Please make a selection and press Return [1]: 1

Select type of Online extension to generate

    1) Server Side Rendered (Default) <---------
    2) Client Side Rendered

Please make a selection and press Return: 1

Select type of Online integration to generate

    1) Authenticated (Default)
    2) Unauthenticated
    3) External MFA <---------

Please make a selection and press Return [1]: 3

Select type of MFA integration to generate

    1) Standard (Default)
    2) Redirect-Based Authentication  <---------

Please make a selection and press Return [1]: 2

This will generate a new extension with the necessary files and structure to implement redirection-based authentication.

Pre-authentication Access

One important thing to note for External MFA extensions is that when rendered in the authentication flow, the session is not yet fully authenticated. This means that WedgeOnlineBanking calls are not available to your extension and you will instead need to rely on Q2API. DBObjects can conditionally switch between WedgeOnlineBanking and Q2API based on the authentication state, but in the event you need to determine whether to use WedgeOnlineBanking or Q2API, you can check the is_authenticated attribute of your extension.

from q2_sdk.hq.hq_api.wedge_online_banking import AcceptDisclaimer
from q2_sdk.hq.hq_api.q2_api import DisclaimerFormMarkAsAccepted

async def disclaimer_example_method(self):
    if self.is_authenticated:
        # Use WedgeOnlineBanking
        params_obj =  AcceptDisclaimer.ParamsObj(
            self.logger,
            hq_credentials=self.hq_credentials,
            disclaimer_data_id=1234
        )

        response = await AcceptDisclaimer.execute(params_obj)
    else:
        # Use Q2API
        params_obj =  DisclaimerFormMarkAsAccepted.ParamsObj(
            self.logger,
            user_id=22
            disclaimer_form_data_id=1234
        )

        response = await AcceptDisclaimer.execute(params_obj)

    return response

For more information on the difference between WedgeOnlineBanking and Q2API, please visit our HQ API documentation.
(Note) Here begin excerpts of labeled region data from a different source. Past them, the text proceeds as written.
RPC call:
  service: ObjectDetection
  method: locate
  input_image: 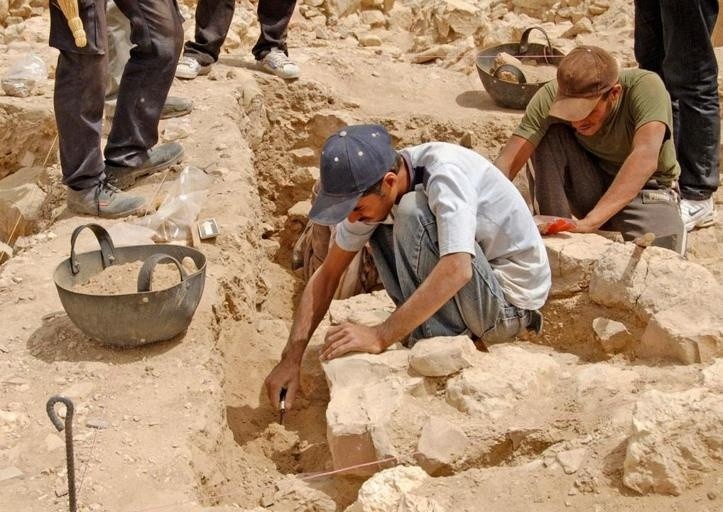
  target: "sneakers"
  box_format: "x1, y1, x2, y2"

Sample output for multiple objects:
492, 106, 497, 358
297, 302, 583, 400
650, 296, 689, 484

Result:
173, 54, 214, 78
66, 182, 153, 219
680, 194, 717, 230
102, 143, 183, 189
255, 49, 301, 82
162, 95, 193, 116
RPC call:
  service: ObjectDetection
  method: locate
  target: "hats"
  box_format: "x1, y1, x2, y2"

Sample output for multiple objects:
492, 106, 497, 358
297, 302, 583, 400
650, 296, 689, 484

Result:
308, 123, 397, 227
547, 44, 620, 124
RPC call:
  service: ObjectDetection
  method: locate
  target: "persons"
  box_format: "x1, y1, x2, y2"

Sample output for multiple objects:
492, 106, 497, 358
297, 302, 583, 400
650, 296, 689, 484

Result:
100, 0, 192, 122
490, 44, 684, 259
46, 1, 186, 221
174, 0, 301, 84
630, 0, 722, 234
265, 123, 553, 415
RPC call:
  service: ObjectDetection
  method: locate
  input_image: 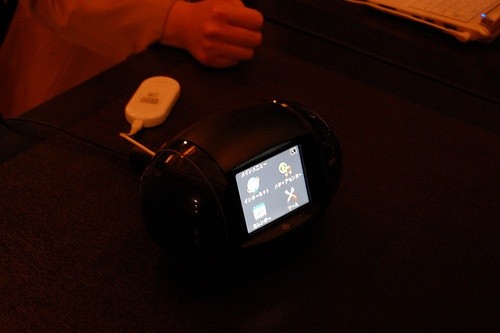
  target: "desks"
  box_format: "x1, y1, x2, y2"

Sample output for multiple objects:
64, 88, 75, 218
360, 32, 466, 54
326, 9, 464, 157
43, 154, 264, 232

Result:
0, 38, 500, 333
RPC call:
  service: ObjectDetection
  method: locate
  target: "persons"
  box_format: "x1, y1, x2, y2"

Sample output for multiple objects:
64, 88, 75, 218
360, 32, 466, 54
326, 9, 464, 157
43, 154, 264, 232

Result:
0, 0, 264, 120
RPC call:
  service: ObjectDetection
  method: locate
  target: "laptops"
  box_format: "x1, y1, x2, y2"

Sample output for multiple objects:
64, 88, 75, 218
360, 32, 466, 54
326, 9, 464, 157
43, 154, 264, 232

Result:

Contextual MFA Information

When creating an External MFA extension, you may have a need for contextual information about the MFA request. This information is available on the self.mfa_info object in your extension.

The self.mfa_info object can contain the following attributes depending on the workflow in which MFA is being initiated:

• mfa_context - The workflow context in which MFA is being initiated.

• transaction_ids - A list of transaction IDs associated with the MFA request. Available when the MFA context is transaction authentication.

• audit_action_id - The ID of the audit action associated with the MFA request. Available when the MFA context is event-driven validation.

• audit_action_name - The name of the audit action associated with the MFA request. Available when the MFA context is event-driven validation.

• registration_value - Current user registration value for the MFA provider. Present if registration value is required and present for the user in the Q2_MFARegistration table.

• sso_identifier - Present if user has an SSOIdentifier in the Q2_SSOUserLogon table.